# Requirement 1
From the Affinity rotation text, extract the passage verbatim, starting at the words "3. Rotate the" and ending after "the whole drawing).".
# Requirement 2
List every numbered step that the Affinity rotation text says Aammppaa needs to take in the hypothetical situation.

# Exercise text
In the animation clip, the transform anchor displays, and Aammppaa demonstrates dragging it to a snapping candidate. However tedious, that much Affinity can do. But forget that for a moment. The larger issue is that Aammppaa then still has to rotate the ellipse by the rotation handles of its bounding box. Now consider:

See that single parameter handle that looks like a node on the edge of the live ellipse? Note that after the first rotation, that "node" is no longer aligned to a bounding box handle. But suppose that is the detail of the selection that Aammppaa needs to rotate into snapping alignment with, say, a pre-existing diagonal line behind the ellipse. How is he going to do that by dragging a bounding box handle?

In this hypothetical situation, Aammppaa needs to:

  1. Set the transform anchor where desired.
  2. Mousedown on a node of the ellipse (or any other arbitrary path) with snapping accuracy.
  3. Rotate the selection by dragging that node until it accurately snaps into alignment with the diagonal line (or any other pre-existing snapping candidate in the whole drawing).

You can't do that with Affinity's rotation interface. You have to drag the rotation by a bounding box rotation handle and just "eyeball" the actual alignment you need. Yet that kind of rotation is far more commonly needed in accurate illustration work than merely dragging bounding box handles to snap somewhere, because the bounding box handles most often don't even lie on the path(s) being rotated. They are most often not even relevant to the precise rotations needed.

# Dataset
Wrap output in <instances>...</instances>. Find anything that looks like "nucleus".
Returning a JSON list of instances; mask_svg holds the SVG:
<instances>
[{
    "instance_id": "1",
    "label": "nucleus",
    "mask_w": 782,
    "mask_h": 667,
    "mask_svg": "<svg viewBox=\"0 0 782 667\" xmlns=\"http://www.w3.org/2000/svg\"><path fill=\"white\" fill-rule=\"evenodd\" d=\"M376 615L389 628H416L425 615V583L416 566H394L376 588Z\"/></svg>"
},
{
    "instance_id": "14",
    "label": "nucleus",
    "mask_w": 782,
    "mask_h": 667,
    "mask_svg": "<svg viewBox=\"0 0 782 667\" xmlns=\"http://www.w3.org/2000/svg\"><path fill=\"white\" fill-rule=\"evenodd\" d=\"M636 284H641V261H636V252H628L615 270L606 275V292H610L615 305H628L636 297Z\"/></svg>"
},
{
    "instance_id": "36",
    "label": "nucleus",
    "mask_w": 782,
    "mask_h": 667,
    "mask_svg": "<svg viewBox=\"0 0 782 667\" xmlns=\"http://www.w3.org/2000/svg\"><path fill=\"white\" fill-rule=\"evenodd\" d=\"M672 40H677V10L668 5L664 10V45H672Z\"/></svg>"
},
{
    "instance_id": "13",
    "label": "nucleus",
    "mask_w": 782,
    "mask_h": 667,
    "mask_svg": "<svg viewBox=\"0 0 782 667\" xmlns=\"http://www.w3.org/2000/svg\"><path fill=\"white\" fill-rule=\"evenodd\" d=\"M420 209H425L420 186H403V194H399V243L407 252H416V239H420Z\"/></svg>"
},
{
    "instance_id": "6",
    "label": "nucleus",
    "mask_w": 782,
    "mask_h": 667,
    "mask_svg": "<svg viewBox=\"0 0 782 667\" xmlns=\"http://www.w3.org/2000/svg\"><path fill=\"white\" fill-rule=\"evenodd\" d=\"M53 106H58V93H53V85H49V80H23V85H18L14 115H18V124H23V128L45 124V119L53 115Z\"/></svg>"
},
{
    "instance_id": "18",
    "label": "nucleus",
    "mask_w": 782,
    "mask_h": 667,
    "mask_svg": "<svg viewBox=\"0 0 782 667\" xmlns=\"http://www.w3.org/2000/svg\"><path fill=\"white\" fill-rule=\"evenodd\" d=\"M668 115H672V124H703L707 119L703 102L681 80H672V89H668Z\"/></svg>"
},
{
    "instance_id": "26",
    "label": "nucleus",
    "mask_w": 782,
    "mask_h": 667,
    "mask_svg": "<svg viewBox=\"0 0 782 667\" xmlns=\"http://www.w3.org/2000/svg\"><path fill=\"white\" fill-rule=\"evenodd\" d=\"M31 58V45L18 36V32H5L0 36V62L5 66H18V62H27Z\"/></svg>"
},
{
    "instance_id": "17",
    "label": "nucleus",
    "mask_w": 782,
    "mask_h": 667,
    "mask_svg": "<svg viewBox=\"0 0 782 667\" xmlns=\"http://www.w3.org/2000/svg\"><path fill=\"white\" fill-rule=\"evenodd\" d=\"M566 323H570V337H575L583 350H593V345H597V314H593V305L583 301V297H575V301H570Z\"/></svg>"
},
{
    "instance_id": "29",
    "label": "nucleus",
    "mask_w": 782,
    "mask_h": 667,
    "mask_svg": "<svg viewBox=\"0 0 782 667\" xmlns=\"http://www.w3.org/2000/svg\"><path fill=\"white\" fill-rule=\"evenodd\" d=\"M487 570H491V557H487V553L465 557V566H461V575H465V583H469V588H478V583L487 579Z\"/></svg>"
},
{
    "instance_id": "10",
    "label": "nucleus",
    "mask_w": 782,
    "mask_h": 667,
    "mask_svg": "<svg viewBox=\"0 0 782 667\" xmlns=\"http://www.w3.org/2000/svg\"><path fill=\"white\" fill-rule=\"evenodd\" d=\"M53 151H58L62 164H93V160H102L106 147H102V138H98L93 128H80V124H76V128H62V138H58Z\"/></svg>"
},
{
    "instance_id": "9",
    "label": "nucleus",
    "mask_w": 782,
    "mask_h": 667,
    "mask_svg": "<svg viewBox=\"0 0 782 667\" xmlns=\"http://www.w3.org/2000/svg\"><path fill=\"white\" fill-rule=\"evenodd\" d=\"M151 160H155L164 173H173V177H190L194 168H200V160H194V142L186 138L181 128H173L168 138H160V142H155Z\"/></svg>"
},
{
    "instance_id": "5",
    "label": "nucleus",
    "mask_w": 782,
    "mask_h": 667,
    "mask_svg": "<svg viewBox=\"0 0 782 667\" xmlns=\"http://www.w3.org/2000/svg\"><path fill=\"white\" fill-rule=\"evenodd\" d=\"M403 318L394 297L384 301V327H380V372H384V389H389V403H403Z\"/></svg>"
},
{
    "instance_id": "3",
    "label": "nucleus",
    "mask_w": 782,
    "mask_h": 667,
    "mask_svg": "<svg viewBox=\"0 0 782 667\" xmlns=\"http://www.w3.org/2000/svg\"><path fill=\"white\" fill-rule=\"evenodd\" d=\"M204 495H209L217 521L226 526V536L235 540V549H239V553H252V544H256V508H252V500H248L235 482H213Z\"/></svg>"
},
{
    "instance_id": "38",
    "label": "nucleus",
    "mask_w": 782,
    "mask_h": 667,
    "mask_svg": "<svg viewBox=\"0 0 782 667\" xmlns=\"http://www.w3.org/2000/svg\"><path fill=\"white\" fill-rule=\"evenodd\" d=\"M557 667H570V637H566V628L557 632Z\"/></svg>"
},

# Answer 1
3. Rotate the selection by dragging that node until it accurately snaps into alignment with the diagonal line (or any other pre-existing snapping candidate in the whole drawing).

# Answer 2
1. Set the transform anchor where desired.
2. Mousedown on a node of the ellipse (or any other arbitrary path) with snapping accuracy.
3. Rotate the selection by dragging that node until it accurately snaps into alignment with the diagonal line (or any other pre-existing snapping candidate in the whole drawing).